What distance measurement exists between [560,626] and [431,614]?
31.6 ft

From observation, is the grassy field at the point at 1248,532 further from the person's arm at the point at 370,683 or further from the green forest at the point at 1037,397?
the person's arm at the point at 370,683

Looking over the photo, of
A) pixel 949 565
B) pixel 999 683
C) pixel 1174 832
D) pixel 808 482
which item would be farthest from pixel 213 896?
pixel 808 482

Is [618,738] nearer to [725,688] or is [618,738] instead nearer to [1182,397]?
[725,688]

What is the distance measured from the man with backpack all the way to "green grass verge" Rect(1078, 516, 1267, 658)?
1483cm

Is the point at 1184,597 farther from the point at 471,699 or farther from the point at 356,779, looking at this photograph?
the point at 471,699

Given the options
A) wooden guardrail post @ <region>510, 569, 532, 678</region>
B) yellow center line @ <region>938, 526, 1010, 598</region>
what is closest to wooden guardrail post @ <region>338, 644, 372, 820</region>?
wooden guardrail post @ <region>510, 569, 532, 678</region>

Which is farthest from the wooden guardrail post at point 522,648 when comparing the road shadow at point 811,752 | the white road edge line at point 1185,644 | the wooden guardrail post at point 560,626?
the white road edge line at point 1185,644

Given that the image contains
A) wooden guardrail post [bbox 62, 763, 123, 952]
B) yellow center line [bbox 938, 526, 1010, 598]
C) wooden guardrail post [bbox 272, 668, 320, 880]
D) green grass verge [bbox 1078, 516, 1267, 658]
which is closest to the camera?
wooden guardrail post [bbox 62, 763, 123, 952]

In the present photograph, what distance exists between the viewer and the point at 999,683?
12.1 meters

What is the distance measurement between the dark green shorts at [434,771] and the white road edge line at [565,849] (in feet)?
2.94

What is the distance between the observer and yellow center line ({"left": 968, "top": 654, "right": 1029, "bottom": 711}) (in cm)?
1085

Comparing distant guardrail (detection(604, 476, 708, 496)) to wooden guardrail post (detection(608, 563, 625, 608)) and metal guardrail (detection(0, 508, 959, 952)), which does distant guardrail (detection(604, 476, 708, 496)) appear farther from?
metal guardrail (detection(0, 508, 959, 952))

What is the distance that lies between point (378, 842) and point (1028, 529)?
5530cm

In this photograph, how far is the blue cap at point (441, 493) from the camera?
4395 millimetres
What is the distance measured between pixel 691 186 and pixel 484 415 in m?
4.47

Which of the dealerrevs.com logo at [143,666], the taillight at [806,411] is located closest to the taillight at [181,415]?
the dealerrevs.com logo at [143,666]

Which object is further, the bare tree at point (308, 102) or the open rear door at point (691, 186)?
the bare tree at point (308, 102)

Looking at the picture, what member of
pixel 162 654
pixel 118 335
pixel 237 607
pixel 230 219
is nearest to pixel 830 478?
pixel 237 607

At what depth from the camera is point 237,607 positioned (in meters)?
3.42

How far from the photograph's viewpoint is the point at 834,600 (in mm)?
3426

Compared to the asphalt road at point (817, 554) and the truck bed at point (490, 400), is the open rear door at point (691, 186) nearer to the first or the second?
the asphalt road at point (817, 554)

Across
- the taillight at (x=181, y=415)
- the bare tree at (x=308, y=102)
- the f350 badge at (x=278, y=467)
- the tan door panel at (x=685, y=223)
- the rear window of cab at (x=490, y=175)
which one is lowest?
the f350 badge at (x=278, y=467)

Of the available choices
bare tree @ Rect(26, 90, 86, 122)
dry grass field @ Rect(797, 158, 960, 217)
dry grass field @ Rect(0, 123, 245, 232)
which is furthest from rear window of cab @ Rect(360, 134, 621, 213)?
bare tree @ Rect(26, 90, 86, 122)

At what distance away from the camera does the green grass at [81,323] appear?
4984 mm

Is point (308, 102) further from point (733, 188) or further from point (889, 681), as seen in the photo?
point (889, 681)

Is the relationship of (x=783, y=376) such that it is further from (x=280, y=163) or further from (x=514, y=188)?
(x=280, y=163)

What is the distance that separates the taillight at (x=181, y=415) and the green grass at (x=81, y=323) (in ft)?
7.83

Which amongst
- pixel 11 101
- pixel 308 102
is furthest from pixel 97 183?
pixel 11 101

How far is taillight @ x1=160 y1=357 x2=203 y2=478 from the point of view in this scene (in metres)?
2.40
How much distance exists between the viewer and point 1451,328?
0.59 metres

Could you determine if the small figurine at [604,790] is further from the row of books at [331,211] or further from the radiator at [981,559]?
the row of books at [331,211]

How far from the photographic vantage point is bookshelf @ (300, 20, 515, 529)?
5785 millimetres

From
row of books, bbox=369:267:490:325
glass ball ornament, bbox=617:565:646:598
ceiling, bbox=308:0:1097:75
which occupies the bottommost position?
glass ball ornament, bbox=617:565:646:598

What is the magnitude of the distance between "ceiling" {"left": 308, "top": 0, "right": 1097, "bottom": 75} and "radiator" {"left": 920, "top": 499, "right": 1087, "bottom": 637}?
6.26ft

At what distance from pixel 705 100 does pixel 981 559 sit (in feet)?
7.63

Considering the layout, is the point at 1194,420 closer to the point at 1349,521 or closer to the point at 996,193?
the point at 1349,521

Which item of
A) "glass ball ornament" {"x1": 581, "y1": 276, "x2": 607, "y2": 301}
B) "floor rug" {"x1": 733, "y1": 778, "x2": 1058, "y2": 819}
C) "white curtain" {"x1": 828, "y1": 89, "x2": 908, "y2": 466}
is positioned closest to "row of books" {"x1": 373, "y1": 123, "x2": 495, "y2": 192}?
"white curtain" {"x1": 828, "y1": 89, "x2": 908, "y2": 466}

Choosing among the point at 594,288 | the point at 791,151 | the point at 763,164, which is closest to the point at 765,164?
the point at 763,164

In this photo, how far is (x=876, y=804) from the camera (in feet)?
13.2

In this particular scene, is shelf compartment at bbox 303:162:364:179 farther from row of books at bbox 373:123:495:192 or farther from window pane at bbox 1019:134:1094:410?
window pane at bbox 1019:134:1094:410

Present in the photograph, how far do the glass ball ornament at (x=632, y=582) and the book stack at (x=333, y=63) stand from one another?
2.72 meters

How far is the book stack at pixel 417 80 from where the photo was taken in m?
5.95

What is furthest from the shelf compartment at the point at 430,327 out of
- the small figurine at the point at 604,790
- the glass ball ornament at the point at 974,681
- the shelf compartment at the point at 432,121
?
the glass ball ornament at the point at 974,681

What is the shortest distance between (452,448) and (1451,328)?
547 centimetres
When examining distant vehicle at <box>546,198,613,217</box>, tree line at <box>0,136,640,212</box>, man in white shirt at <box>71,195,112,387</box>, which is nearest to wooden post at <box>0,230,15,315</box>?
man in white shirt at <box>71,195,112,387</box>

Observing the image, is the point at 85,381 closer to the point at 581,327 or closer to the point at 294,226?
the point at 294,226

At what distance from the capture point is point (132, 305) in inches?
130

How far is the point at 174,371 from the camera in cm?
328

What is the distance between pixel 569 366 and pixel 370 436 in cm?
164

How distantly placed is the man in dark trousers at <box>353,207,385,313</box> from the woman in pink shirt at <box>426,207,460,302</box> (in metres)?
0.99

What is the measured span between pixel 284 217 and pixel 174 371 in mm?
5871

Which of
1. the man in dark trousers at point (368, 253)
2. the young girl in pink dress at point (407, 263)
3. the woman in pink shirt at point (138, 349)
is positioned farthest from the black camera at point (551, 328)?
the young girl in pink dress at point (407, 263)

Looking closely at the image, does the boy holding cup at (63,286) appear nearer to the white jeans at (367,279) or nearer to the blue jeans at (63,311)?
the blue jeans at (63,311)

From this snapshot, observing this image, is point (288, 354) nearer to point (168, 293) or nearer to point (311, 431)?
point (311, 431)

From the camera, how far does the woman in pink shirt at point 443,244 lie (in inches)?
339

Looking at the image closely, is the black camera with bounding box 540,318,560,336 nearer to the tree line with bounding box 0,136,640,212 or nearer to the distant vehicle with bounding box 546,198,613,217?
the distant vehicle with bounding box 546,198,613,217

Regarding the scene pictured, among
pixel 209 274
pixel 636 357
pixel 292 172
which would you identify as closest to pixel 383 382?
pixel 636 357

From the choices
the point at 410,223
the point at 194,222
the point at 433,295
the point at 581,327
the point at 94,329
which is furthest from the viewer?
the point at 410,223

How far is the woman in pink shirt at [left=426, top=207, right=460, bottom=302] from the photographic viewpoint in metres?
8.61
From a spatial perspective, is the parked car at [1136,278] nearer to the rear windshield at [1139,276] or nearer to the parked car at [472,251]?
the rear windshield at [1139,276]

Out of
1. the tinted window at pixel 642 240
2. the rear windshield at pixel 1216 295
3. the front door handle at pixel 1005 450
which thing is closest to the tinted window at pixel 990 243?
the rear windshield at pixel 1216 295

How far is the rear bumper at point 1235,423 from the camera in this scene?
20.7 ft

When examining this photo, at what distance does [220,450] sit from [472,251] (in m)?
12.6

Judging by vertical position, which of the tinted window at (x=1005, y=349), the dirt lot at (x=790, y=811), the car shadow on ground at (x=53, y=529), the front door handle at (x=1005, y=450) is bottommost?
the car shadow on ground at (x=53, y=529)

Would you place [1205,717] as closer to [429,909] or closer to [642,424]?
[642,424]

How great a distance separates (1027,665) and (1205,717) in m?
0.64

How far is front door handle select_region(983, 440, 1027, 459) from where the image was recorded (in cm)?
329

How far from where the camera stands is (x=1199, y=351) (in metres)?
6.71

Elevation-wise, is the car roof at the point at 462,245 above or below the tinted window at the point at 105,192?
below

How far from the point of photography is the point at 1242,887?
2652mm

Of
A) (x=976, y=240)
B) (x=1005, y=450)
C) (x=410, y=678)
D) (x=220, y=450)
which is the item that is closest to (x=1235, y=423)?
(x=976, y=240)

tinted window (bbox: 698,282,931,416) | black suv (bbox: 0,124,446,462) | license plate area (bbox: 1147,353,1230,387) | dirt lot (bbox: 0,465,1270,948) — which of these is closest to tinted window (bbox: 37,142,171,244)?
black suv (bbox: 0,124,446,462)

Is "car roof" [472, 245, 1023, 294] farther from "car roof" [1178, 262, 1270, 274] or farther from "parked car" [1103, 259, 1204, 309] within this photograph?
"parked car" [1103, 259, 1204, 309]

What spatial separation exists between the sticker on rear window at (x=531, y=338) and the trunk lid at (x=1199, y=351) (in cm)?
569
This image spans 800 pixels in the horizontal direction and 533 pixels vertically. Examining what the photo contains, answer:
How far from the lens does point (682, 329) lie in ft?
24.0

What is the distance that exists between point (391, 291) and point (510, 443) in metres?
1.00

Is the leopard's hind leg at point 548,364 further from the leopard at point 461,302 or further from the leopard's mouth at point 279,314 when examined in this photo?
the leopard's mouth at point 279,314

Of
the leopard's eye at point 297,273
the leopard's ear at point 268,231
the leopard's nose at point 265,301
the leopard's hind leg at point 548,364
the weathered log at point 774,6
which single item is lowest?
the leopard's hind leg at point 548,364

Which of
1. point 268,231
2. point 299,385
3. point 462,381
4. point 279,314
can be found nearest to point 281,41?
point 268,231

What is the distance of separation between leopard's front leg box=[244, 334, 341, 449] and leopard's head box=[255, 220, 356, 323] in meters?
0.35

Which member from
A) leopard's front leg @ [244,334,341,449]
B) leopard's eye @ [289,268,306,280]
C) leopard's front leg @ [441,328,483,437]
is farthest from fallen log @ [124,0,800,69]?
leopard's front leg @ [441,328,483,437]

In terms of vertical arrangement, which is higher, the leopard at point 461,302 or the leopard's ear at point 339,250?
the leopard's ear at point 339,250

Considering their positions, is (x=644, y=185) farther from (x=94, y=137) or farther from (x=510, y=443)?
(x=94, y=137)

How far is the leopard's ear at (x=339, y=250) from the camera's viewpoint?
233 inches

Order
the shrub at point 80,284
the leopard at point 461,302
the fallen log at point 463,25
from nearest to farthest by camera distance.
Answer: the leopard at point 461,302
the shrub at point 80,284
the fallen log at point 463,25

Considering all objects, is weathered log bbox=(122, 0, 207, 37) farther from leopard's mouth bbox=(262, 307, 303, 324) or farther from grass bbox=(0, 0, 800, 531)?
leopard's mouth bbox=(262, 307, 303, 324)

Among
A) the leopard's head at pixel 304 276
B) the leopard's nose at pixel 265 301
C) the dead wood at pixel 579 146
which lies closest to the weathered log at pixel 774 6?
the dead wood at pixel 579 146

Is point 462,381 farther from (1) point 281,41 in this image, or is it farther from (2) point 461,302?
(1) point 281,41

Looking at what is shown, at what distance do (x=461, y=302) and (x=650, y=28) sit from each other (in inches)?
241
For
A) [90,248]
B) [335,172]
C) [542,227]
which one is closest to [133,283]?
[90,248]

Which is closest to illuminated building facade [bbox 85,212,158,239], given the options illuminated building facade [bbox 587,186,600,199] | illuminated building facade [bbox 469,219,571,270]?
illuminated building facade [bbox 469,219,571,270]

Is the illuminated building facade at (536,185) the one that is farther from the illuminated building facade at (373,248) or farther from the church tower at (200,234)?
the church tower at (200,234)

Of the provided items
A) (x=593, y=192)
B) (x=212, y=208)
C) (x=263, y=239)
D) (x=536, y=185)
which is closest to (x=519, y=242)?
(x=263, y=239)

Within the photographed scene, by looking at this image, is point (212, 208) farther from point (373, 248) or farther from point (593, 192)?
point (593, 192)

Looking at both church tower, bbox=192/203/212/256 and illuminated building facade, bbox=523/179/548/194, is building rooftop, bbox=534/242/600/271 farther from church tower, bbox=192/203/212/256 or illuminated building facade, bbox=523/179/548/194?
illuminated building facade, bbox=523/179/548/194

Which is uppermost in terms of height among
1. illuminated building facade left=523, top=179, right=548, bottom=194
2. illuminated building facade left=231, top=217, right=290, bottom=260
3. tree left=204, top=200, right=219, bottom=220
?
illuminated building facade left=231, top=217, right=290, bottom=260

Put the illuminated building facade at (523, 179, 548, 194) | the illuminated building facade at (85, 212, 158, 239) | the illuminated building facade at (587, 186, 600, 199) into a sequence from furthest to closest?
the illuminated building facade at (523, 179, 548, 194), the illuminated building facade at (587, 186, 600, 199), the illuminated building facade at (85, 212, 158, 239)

···

=== STATED PROBLEM ===
Only the lines from the one containing "Which is uppermost in terms of height among" to the end of the listing belong in the output, each reproduced exactly.

=== FULL RESPONSE ===
Which is uppermost in terms of height among
1. illuminated building facade left=523, top=179, right=548, bottom=194
2. illuminated building facade left=231, top=217, right=290, bottom=260
3. tree left=204, top=200, right=219, bottom=220
?
illuminated building facade left=231, top=217, right=290, bottom=260

Put the illuminated building facade at (523, 179, 548, 194) | the illuminated building facade at (85, 212, 158, 239) | the illuminated building facade at (587, 186, 600, 199) into a sequence from furthest to closest?
the illuminated building facade at (523, 179, 548, 194), the illuminated building facade at (587, 186, 600, 199), the illuminated building facade at (85, 212, 158, 239)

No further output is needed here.